The basic technique of removal by bulldozer is vividly illustrated by photographs of the site. The only trees so far not to have been removed by this technique is a grove of around 40 White Pines. These giants, which are valuable as timber, were cut down.
In their ecological assessment studies on behalf of the developer, GR Investment Group the Savanta consulting firm, diminished the significance of the White Pine grove. This was because of its origins in reforestation efforts in the 1920s, likely by Ontario Hydro, to mitigate some of the damage of their operations in the area from the excavation of a canal.
The White Pine grove in Thundering Waters, like other reforestation projects undertaken under the direction of the Chief Forester of Ontario, Edmund Zavitz, was intended to be a nursery crop to shelter the establishment of a mixed forest (see John Bacher Two Billion Trees and Counting, Dundurn Press, 2011). Before the infamous cut of the day, when over 1,300 trees were cut on March 9, 2022, this restoration was succeeding well. Underneath the towering pines, Pin Oak saplings were shooting forth.
In response to complaints about discussions on Facebook of the Thundering Waters chainsaw-bulldozer massacre, newspapers around Niagara responded with defenses of the cut by Niagara Falls politicians. In essence, they defended the cut based on red paint markings on certain trees to delineate a thirty-meter buffer to safeguard cutting trees from adjacent to protect wetlands. After the cutting was largely completed, fencing was promised to be installed.

★ ★ ★ ★ ★

To do:
a) Answer these questions from the Thundering Waters text:
(i) About how many White Pines were in the grove?
(ii) On what date were over 1,300 trees cut?
(iii) How wide was the buffer that the red paint markings were meant to delineate?
b) Output the part of the Thundering Waters text between "The White Pine grove in" and "were shooting forth.", inclusive, with no changes.
c) Pick up the text on the Thundering Waters tree cut after its last sentence and continue it.

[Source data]
★ ★ ★ ★ ★

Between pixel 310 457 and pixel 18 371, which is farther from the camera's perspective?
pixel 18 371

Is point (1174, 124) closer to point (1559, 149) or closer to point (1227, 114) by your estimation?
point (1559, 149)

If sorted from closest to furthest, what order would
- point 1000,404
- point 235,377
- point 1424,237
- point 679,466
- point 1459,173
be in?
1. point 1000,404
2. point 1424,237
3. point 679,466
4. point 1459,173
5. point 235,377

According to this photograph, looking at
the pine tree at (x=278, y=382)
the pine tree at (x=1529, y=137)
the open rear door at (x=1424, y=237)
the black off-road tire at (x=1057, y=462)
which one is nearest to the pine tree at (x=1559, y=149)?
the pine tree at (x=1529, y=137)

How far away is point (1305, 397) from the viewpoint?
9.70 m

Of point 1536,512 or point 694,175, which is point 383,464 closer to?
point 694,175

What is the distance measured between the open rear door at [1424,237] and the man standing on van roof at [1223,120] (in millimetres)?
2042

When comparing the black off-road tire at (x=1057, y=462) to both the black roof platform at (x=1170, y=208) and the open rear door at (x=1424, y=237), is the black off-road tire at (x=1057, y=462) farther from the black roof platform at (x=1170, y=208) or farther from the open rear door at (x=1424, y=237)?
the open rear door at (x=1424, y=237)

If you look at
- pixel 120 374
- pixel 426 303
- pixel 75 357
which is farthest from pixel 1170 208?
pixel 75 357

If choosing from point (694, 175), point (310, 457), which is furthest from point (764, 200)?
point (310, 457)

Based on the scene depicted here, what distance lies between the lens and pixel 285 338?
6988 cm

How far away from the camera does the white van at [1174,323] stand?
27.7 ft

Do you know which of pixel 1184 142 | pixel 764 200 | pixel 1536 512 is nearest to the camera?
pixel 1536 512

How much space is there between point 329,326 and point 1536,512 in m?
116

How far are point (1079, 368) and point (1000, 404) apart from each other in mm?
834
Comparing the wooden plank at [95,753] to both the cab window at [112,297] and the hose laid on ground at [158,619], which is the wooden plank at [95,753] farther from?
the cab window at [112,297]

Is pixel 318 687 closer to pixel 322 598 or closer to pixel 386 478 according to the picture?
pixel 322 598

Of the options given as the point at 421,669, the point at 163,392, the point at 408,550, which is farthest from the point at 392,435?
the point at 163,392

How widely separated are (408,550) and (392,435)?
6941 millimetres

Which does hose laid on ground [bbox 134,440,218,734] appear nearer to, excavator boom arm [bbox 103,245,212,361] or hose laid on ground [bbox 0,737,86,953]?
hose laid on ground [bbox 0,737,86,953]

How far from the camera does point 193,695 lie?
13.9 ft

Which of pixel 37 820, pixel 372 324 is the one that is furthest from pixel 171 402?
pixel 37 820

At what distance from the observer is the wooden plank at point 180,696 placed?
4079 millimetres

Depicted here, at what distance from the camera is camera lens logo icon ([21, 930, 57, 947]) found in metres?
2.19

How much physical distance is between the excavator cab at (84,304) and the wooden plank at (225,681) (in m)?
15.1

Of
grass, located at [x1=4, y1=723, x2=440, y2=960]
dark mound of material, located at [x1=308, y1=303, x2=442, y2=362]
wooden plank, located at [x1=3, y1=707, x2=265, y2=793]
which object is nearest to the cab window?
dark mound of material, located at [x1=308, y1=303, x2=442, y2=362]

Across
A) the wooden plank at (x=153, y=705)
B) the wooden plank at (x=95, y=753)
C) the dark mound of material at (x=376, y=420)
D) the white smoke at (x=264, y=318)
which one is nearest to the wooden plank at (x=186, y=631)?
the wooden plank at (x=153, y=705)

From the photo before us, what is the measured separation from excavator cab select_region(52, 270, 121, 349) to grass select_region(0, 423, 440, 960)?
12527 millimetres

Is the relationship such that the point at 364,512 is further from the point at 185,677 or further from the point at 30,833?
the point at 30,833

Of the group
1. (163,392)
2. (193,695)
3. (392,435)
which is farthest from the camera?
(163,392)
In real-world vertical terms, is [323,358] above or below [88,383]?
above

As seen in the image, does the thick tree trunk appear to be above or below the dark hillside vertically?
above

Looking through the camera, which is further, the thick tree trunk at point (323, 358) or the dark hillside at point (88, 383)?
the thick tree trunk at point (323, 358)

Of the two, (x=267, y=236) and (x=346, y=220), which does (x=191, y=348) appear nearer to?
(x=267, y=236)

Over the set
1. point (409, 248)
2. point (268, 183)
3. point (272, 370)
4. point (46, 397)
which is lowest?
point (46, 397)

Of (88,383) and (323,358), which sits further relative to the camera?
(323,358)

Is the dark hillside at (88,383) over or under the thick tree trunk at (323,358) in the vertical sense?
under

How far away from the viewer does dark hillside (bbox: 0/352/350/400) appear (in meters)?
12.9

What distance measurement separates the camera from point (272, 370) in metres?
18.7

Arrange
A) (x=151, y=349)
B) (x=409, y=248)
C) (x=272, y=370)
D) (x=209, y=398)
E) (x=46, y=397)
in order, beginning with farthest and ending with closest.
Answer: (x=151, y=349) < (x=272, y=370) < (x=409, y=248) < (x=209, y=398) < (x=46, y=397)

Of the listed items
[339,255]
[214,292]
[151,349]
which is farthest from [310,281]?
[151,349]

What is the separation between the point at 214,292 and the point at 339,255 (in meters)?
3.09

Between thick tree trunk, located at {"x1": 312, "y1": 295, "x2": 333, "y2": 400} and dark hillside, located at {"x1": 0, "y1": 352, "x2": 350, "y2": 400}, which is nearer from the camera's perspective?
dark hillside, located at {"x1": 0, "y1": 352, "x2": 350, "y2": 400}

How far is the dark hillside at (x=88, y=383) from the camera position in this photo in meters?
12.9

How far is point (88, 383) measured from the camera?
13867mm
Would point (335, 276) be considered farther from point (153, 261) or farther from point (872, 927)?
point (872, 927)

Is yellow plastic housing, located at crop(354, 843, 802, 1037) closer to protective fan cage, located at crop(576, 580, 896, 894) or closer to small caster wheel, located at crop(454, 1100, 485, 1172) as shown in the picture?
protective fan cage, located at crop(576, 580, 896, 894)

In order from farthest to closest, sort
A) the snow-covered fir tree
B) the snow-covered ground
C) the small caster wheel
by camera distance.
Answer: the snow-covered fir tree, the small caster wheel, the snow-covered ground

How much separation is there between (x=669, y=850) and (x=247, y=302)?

★ ★ ★ ★ ★

Answers provided:
a)
(i) Around 40.
(ii) March 9, 2022.
(iii) Thirty meters.

b)
The White Pine grove in Thundering Waters, like other reforestation projects undertaken under the direction of the Chief Forester of Ontario, Edmund Zavitz, was intended to be a nursery crop to shelter the establishment of a mixed forest (see John Bacher Two Billion Trees and Counting, Dundurn Press, 2011). Before the infamous cut of the day, when over 1,300 trees were cut on March 9, 2022, this restoration was succeeding well. Underneath the towering pines, Pin Oak saplings were shooting forth.

c)
The invisible line delineated by paint blobs to guide bulldozers was not the approach recommended by the Colville report to protect retained trees. It recommended that, “A limit of work fence should be erected in the property where anticipated works are to occur in close proximity to trees.” This was sought to establish a “Tree Protection Zone.”
Protected trees under the Colville study were to be marked with “tree wrap to help prevent damage to their trunks during construction.” This was never undertaken.
The Tree Protection Zone envisaged in the Colville report was not envisaged as a straight invisible line. It was supposed to be pushed outwards to protect tree roots. These were supposed to be “flush-cut to protect new tree growth.” There were supposed to be additional expansions to the fenced Tree Protection Zone between 2.4 to 4.2 meters to be determined by the heights of the trees to be safeguarded.
Colville found the dominant species in the lands to be cleared, accounting for 27.5 percent of the trees likely to be removed, were Eastern Cottonwood. Some of these Cottonwoods had quite large diameters. While 22 percent were American Elm, these trees were largely in “good condition.” Twelve percent of the trees were Willow.
While 12.5 percent of the woodland was Green Ash, which might in the future be impacted by the Ash Borer, these trees for now were in good health. Only 5.5 percent of the site was impacted by Buckthorn.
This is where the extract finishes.